(concurring).
The issue before' us is whether the reorganization court had summary jurisdiction to order that appellants honor Penn Central’s post-petition drafts on its accounts and to enjoin each appellant from setting off against the Company’s deposits its respective outstanding loan balances. It is contended that by simultaneously permitting withdrawal and enjoining set-off pursuant to a summary proceeding the reorganization court effected a turnover of Penn Central’s funds held by appellants in contravention of section 23 of the Bankruptcy Act, 11 U.S.C. § 46.
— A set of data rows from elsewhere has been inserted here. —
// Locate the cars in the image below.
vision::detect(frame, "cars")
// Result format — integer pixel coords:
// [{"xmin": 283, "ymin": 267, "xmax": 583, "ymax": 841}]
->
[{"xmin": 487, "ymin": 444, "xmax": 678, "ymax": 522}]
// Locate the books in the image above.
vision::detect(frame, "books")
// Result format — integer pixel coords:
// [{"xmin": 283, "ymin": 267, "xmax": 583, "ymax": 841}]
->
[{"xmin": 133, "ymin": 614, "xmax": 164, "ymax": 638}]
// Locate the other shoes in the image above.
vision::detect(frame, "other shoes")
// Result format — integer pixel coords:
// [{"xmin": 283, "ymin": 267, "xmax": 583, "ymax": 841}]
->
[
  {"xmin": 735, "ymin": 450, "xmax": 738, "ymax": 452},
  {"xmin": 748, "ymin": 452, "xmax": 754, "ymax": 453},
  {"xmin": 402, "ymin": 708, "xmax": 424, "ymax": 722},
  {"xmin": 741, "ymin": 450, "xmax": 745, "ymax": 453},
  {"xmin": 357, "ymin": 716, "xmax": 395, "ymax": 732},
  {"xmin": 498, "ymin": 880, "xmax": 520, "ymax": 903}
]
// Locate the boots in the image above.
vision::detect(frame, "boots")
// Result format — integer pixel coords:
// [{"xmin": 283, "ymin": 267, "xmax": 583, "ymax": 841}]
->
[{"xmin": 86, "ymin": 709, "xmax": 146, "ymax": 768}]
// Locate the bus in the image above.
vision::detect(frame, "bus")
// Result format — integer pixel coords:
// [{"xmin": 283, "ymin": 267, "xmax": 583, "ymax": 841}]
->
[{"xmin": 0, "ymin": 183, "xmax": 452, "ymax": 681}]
Section 23 requires that adverse claims to property held other than by the debtor must be decided in a plenary proceeding by a court of general jurisdiction. It is for the reorganization court, however, to decide at the outset whether adverse claims in fact exist. See May v. Henderson, 268 U.S. 111, 115, 45 S.Ct. 456, 69 L.Ed. 870 (1925). The sole basis for the claims here asserted is the contractual right of set-off embodied in the various loan agreements existing between Penn Central and the *524appellants. The reorganization court determined, as it is permitted to do, that in the factual setting of this reorganization the right should not be recognized. See Lowden v. Northwestern Nat’l. Bk. & Trust Co., 8 Cir., 84 F.2d 847, cert, denied 299 U.S. 583, 57 S.Ct. 109, 81 L.Ed. 430 (1936). See generally 5 Collier on Bankruptcy, § 77.10 and n. 6 (14th ed. 1970). This determination in effect eliminated appellants’ adverse claims against Penn Central’s deposits since appellants do not contest the Company’s right thereto in the absence of the right of set-off. Compare In re Standard Gas & Electric, 119 F.2d 658, 662 (3rd Cir. 1941). Consequently, the reorganization court had summary jurisdiction to order appellants to honor the Company’s drafts and to enjoin appellants’ right of set-off.